Voyage au pays du sorgho-L' auvergnat, là-bas, c'est lui qui fait du sirop de sorgho....
Il m'en avait fallu du temps pour le trouver.
J' en avais fait, des foires aux vins, et il me faudra encore d'autres foires aux vins avant qu'il accepte enfin de me parler.
La bouteille de vin des Corbières était bien entamée lorsqu' il me proposa de venir chez lui, en automne.
Enfin ! L'Auvergne ! Depuis que je suis enfant, cette contrée lointaine m'attire. Ce ne sera pas un voyage facile, je le sais, je devrais être bien préparé.
Dans notre rédaction, Jean, un vieux journaliste, notre patriarche en somme, saura me conseiller. Revenu de tout, de partout, de la Terre de Feu, de la Cordillère des Andes, de la chaîne himalayenne, et de l'Auvergne.
Une photo de lui trône sur son bureau : un paysage enneigé, Jean en raquettes, un sourire lumineux, des loups au loin. Souvenir de son périple en Auvergne.
Jean a été le premier journaliste occidental à pénétrer en Auvergne, il y a vécu quelques années ; il en est revenu transfiguré, marqué à tout jamais -il ne roule qu'avec des pneus Michelin-
-Alors comme ça, tu veux aller en Auvergne ?
Jean m'observe ; je sais qu'il me jauge.
-Pourquoi ?
-Le sorgho
Son visage d'habitude impassible se crispe légèrement, le temps d'une seconde.
-Les Hauts Plateaux du Bourbonnais...Et juste avant l'hiver, en plus. On peut dire que tu ne choisis pas la facilité.
-Je sais, c'est pour cela que je viens te voir, j'ai besoin de tes conseils.
Jean ouvre un tiroir et sort une boîte en fer ; il l'ouvre : elle est pleine de pastilles de Vichy.
-Prends-en une, ferme la porte, et assieds-toi.
A l'instant où je mis la pastille dans ma bouche, je sus que j' entrais en religion auvergnate.
Le voyage depuis Paris avait pris plusieurs jours ; la gare de Vichy, les petis vendeurs à la sauvette qui proposent des pastilles de Vichy, les sherpas et les porteurs qui hèlent les touristes, à peine descendus du train.
Je sors de la gare, je suis surpris par mes premières impressions de cette ville : calme et douceur.
Je m'attable à la terrasse d'un café, et je commande une boisson locale, un Vichy Fraise.
J'attends mon guide, qui m'a promis de me mener jusqu'à Cusset, mais pas au-delà ; "De toute façon", m'avait-il assuré au téléphone, "il n'y a qu' une route après, vous ne pourrez pas vous tromper ou vous égarer".

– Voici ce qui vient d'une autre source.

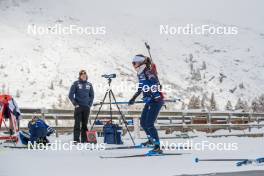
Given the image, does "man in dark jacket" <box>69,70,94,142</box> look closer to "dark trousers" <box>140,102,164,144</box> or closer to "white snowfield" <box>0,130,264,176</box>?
"white snowfield" <box>0,130,264,176</box>

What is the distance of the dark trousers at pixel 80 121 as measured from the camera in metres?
12.5

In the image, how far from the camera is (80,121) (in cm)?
1267

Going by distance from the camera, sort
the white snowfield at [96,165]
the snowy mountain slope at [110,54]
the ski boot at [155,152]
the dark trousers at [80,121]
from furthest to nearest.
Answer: the snowy mountain slope at [110,54] → the dark trousers at [80,121] → the ski boot at [155,152] → the white snowfield at [96,165]

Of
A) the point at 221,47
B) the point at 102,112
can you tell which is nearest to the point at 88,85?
the point at 102,112

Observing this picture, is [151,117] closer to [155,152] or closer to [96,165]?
[155,152]

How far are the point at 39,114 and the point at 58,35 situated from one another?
112m

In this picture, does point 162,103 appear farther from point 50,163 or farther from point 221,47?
point 221,47

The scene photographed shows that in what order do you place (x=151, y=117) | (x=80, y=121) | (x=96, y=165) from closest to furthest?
(x=96, y=165) < (x=151, y=117) < (x=80, y=121)

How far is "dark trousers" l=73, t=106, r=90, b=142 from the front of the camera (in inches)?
491

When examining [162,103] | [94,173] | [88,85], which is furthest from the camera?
[88,85]

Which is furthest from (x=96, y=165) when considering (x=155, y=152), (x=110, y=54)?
(x=110, y=54)

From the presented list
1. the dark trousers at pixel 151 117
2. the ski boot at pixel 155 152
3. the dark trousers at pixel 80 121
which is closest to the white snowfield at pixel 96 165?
the ski boot at pixel 155 152

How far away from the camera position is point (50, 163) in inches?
306

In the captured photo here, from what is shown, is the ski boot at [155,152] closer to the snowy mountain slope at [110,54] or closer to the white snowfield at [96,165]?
the white snowfield at [96,165]
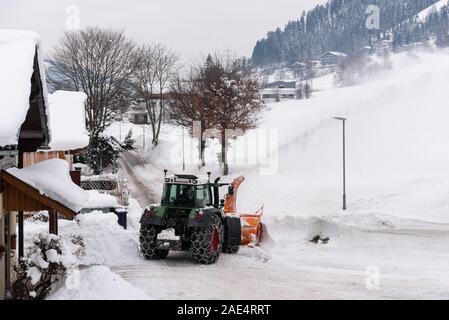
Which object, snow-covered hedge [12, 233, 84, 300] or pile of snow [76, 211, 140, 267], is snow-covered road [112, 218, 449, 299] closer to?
pile of snow [76, 211, 140, 267]

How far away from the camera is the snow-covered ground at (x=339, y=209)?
546 inches

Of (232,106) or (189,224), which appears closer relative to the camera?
(189,224)

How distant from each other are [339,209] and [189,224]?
1097 centimetres

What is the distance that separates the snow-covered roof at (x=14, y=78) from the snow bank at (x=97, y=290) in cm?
368

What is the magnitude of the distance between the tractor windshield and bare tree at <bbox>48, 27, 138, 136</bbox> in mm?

Comme promis, il m'avait emmené jusqu'au point prévu, évitant soigneusement de regarder la direction que je souhaitais prendre. Juste avant qu'il ne me quitte, il se retourne, me regarde longuement :
-Pourquoi voulez-vous aller Là-Bas ?
-Le sorgho
Ma réponse le fige un instant. Il se reprend aussitôt.
Je regarde le ciel et les nuages ; il fait doux.
-Va-t-il neiger bientôt ?
Le guide regarde aussi le ciel.
-Non, pas encore.
-Et les loups ?
-Ah, les loups, on ne sait jamais s'ils sont là....Bon courage.
Le guide s'éloigne, et avant de disparaître, il se retourne une dernière fois, hésite, lève la main.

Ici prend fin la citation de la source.